I recently worked on some Python code to detect which are the main colors in an image.
To do that, my images were stored in an Oracle Cloud Infrastructure block storage bucket.
The process had to be done in 3 steps:
- I had first to extract them by using the “oci” python package.
- Then I had to convert the unstructured binary image to a structured numpy array.
- And finally, I used an unsupervised ML routine (KMeans Clustering) to analyze the numpy array and detect which were the main colors in this image.
Reading Images stored in an OCI block storage bucket
To read images, or more generally, files store in an OCI block storage bucket. You need to have configured your client environment to access the OCI.

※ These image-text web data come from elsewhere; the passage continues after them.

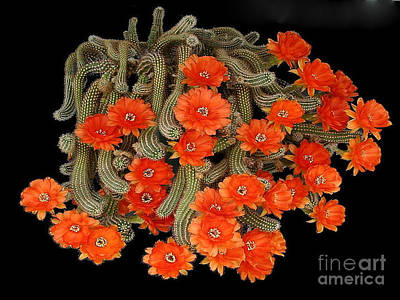 Photograph - Blooming Cactus Masterpiece by Merton Allen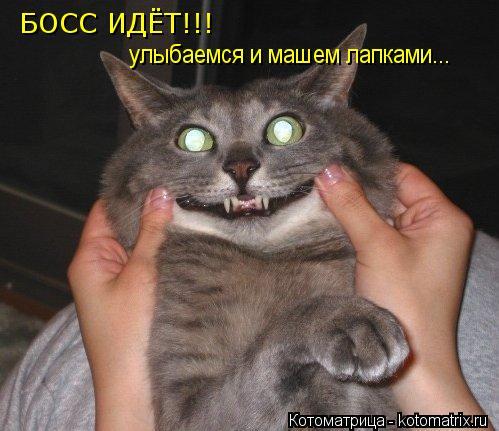 kotomatritsa_QU (499x431, 40Kb)
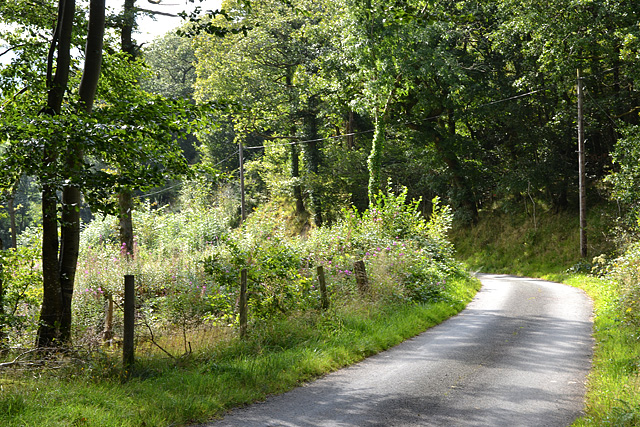 Minor road descending the Clegyrnant valley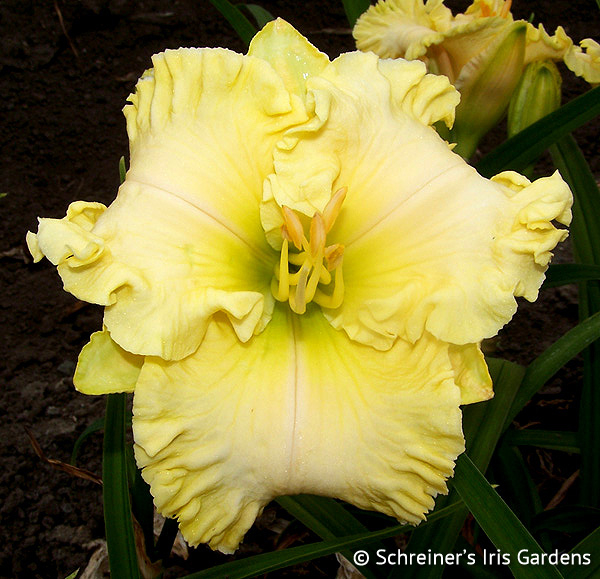 Butch and Barbara's Cracked Eggs | Golden Yellow Daylilies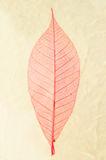 Natural paper structure made from dried leaves. Royalty Free Stock Images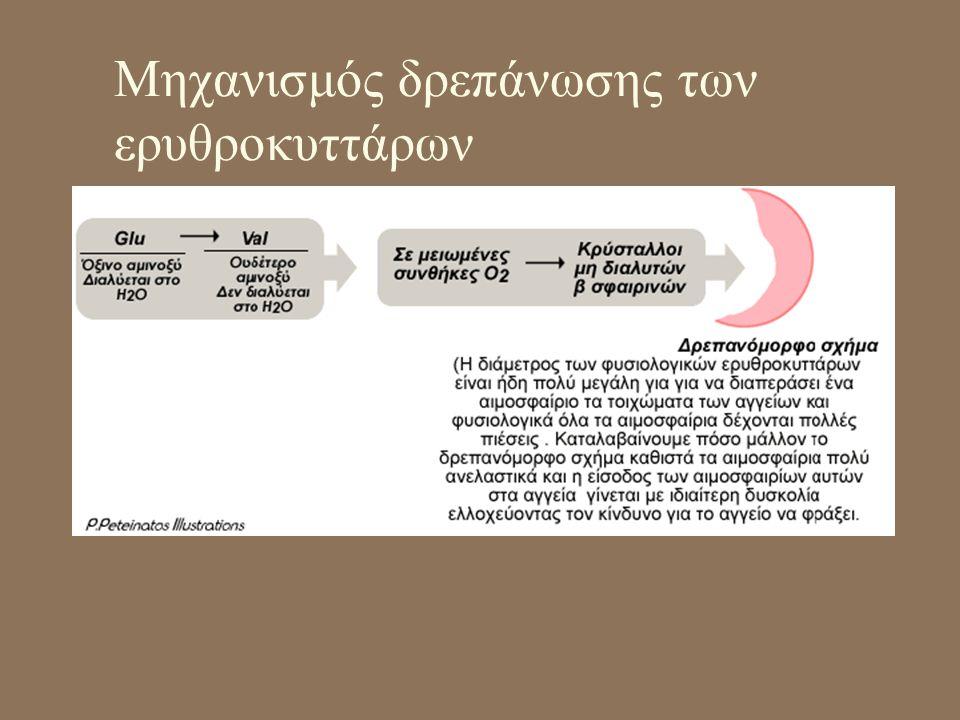 Μηχανισμός δρεπάνωσης των ερυθροκυττάρων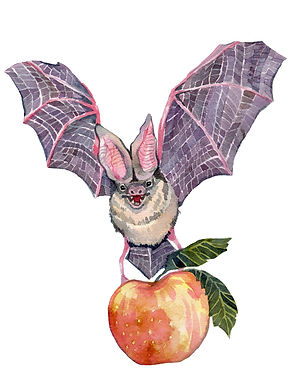 applebat_edited.jpg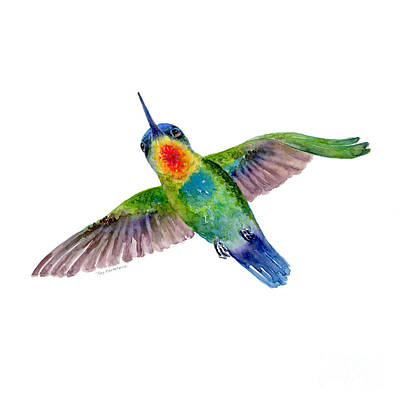 Fiery-throated Hummingbird Art Print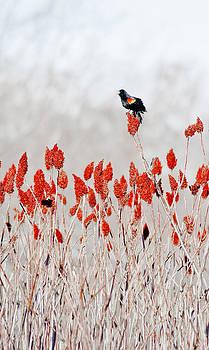 Steven Ralser - red winged blackbird on sumac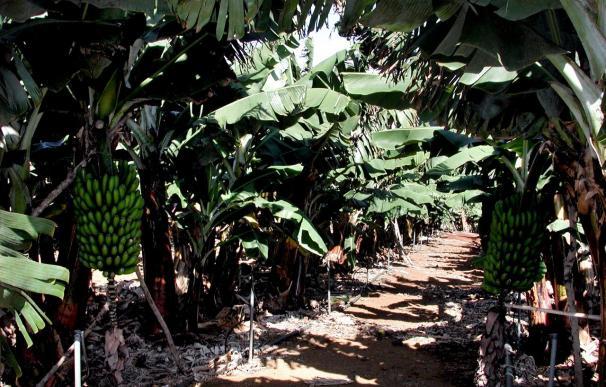La UE y los países latinoamericanos rubrican un acuerdo sobre los aranceles al banano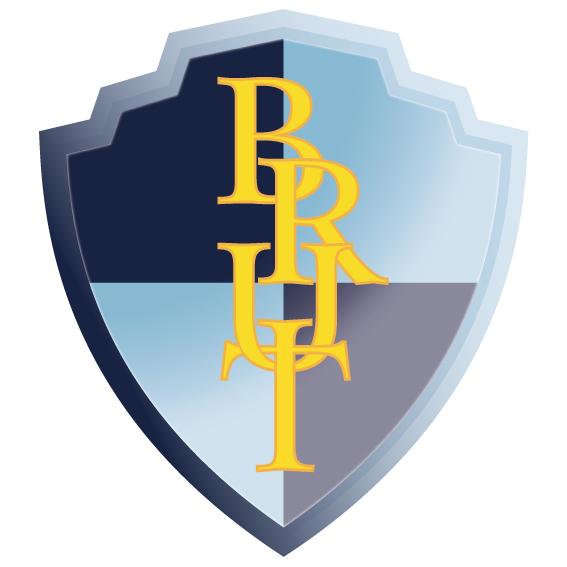 Logo BRUT 2013 3D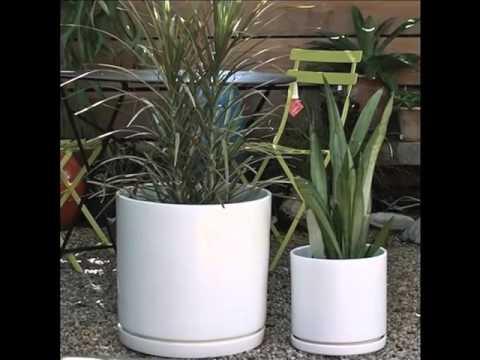 White Ceramic Flower Pots | Picture Set Of Beautiful & Decor Work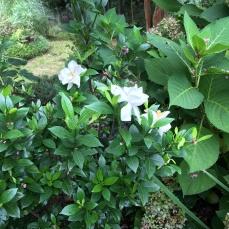 Gardenia 'Jubilation'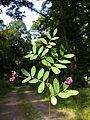 Lathyrus niger sl6.jpg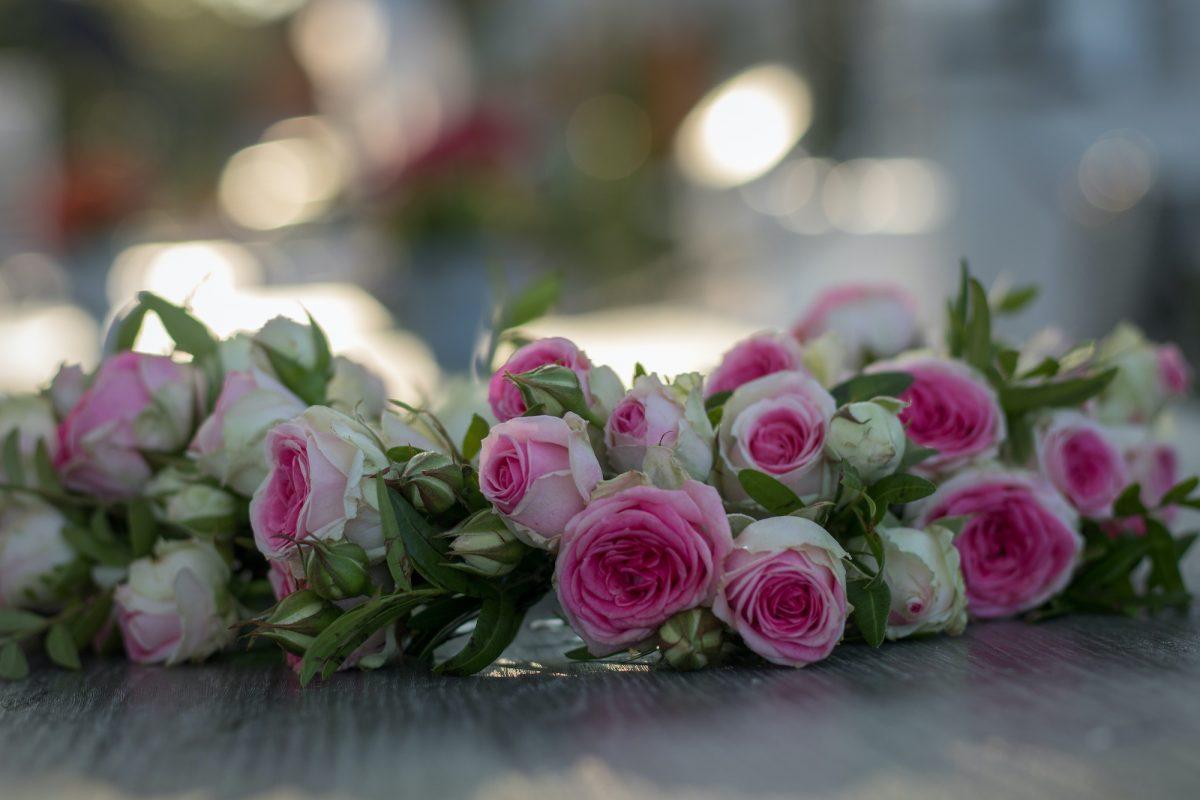 Hochzeit am Tegeler See
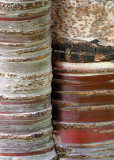 50 birch bark cherry 3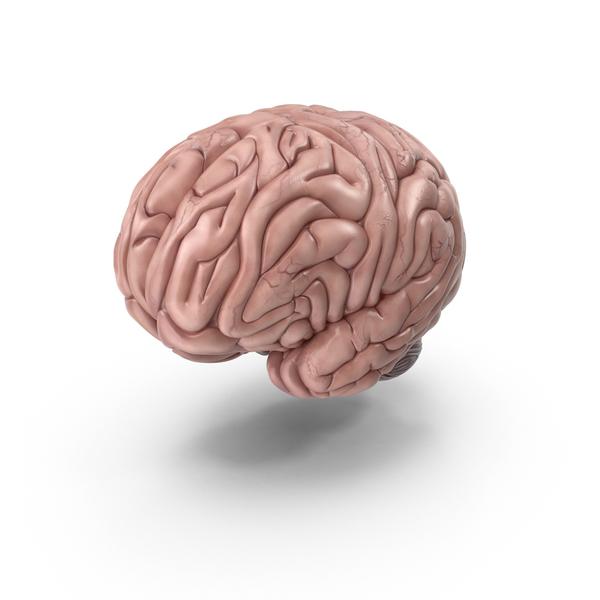 Human Brain PNG & PSD Images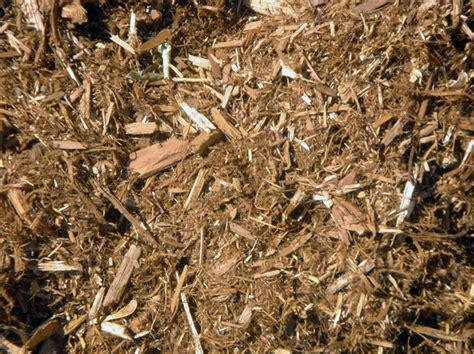 shredded cedar mulch bulk cedar mulch shredded patiotown com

To do that, you will need various OCIDs (user, tenant), some keys (private and public). I will not develop this part because I already did it in a previous post … see here !
Once your configuration is ok, you have to load it into your python script, get an ObjectStorageClient object from the configuration, and request the namespace data of your ObjectStorageClient.
After that, it becomes easy to read an object (file) inside a bucket referenced inside the namespace.
This is done by the following code
compartment_id = config["tenancy"]
object_storage = oci.object_storage.ObjectStorageClient(config)
namespace = object_storage.get_namespace().data
bucket_name="python-bucket"
object_name="union_jack.jpg"
my_object = object_storage.get_object(namespace,
bucket_name,
object_name)
print("type(my_object.data.content) = ",type(my_object.data.content))
As you can see, I printed the class type of the object content … and without any surprise, it’s a “bytes” class.
type(my_object.data.content) = <class 'bytes'>
Note: If your images are stored by another cloud provider. They usually have a Python SDK in order to do the same things 😉
Converting an unstructured binary image to a numpy array
Once I did that, if I want to process my image I have to convert it in a usable data structure. And, with Python, the best data structure to process images is a numpy array, so I had to find a way to convert my binary soap (Bytes) to a structures numpy array.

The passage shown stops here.